President Clinton continued to emphasize issues and initiatives affecting students and children in recent public events.
The president and Vice President Al Gore met on Feb. 9 with a family in Alexandria, Va., to discuss "v-chip" technology, which will allow parents to prevent certain television shows from airing in their homes. The visit included a demonstration of the new technology, which Mr. Clinton said will give "more power to the parents to control what their young children see on television."
In his weekly radio address a day later, Mr. Clinton focused on personal responsibility, urging parents to take responsibility for their children's upbringing.
"Turn off the TV more. Get to know your child's teacher. Spend time together. Read and learn together. Above all, teach your child right from wrong," he said.
On Feb. 11, Mr. Clinton met on the campus of Drake University in Des Moines, Iowa, with college students who have federally supported work-study jobs. Mr. Clinton urged in his State of the Union Address last month a major increase in the number of such jobs.
"The work-study program is of real interest to me because I worked myself through college, I worked myself through law school," he said. "I don't believe I would have made it if I hadn't had the jobs."

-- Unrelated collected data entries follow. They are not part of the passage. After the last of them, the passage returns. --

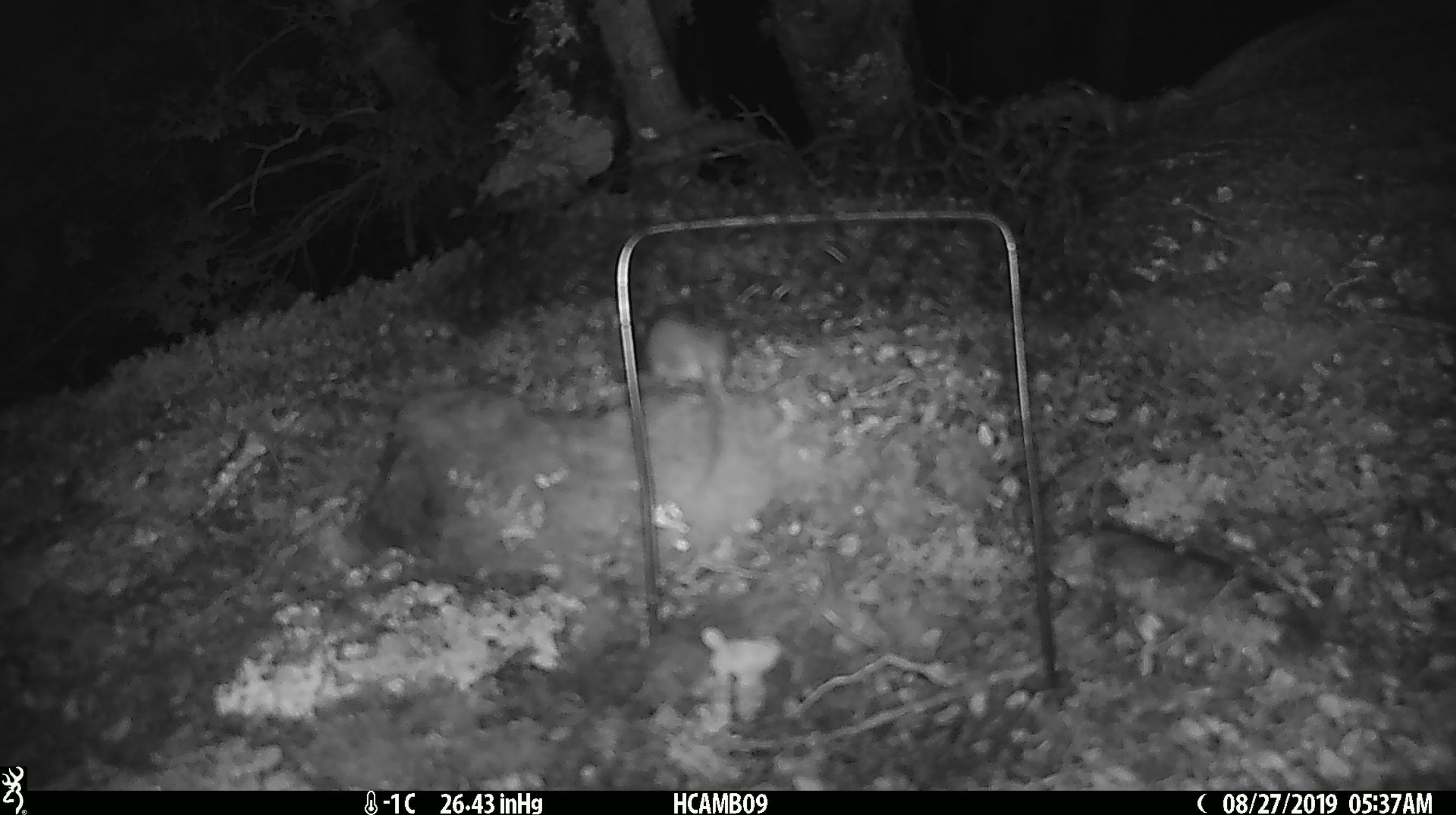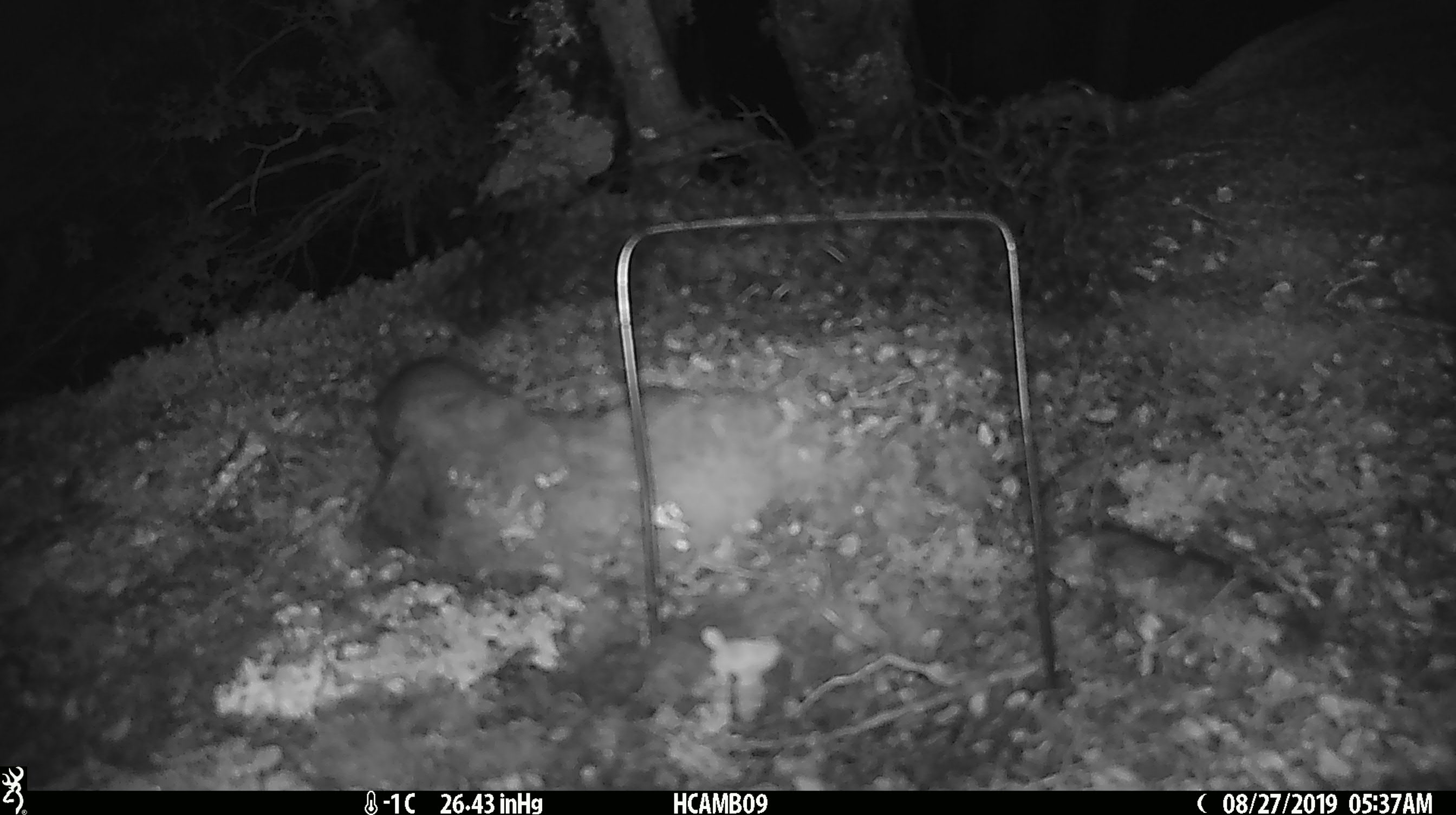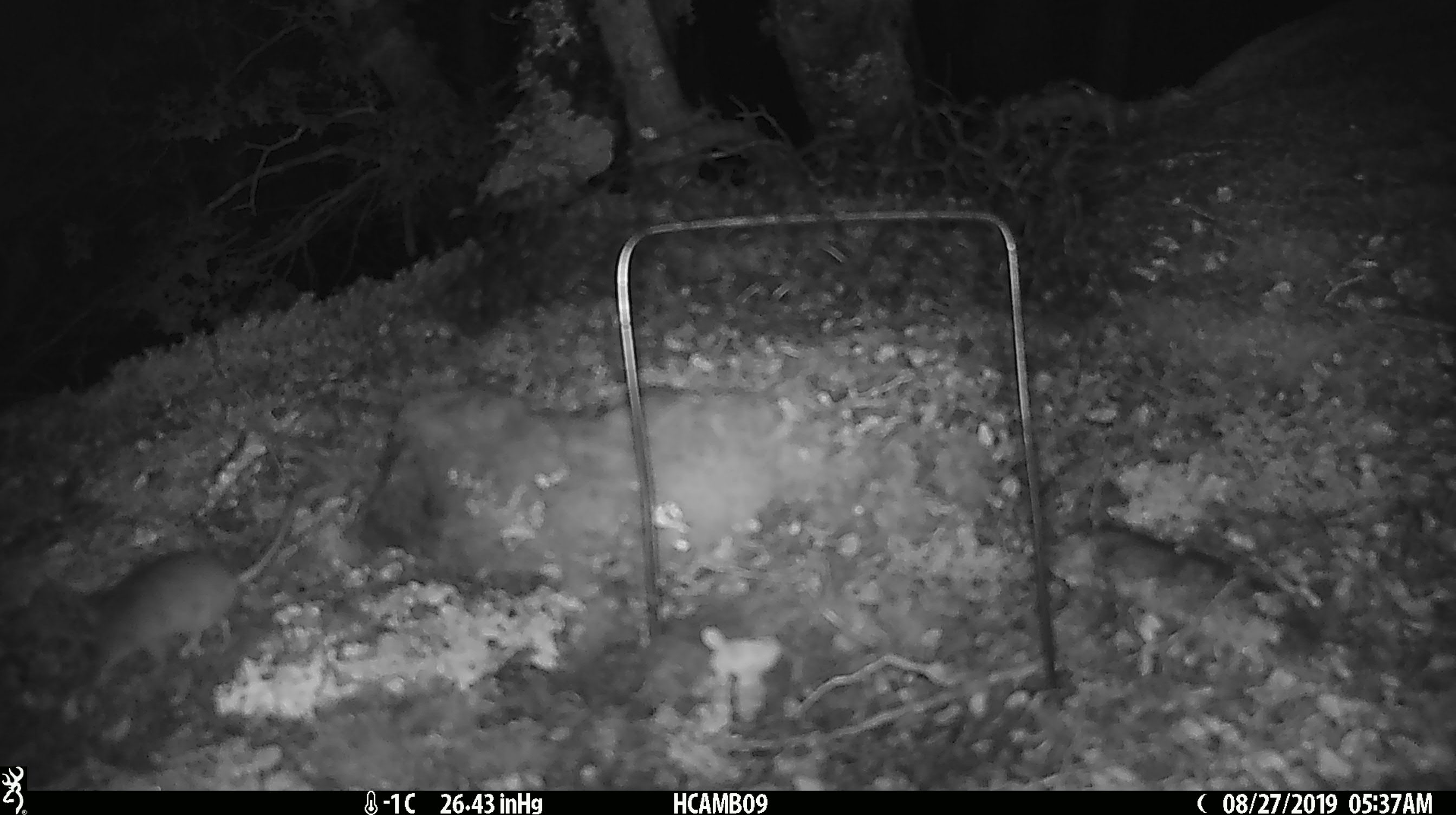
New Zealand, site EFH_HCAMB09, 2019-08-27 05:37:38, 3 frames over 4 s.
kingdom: Animalia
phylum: Chordata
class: Mammalia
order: Rodentia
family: Muridae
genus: Mus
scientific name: Mus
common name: mouse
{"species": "mouse (Mus)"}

The president held another round table last week in the Oval Office, talking with teenagers and PTA members about his campaign to combat teen smoking. He said curbing cigarette marketing would "protect our children more and give more control of family life back to parents."
Backing Goals 2000
Fifty-four of 60 New Hampshire school district superintendents surveyed said they favor their state's participation in the Goals 2000: Educate America Act, the federal program that provides school-reform grants to states and districts that agree to create challenging academic standards and accompanying assessments.
The Associated Press reported on the survey, which was done by the New Hampshire Joint Education Council, a coalition of education advocacy groups.
While Gov. Stephen Merrill has refused to accept Goals 2000 aid, a bill that would require the state to apply for the money passed the New Hampshire House last week by a 228-122 vote.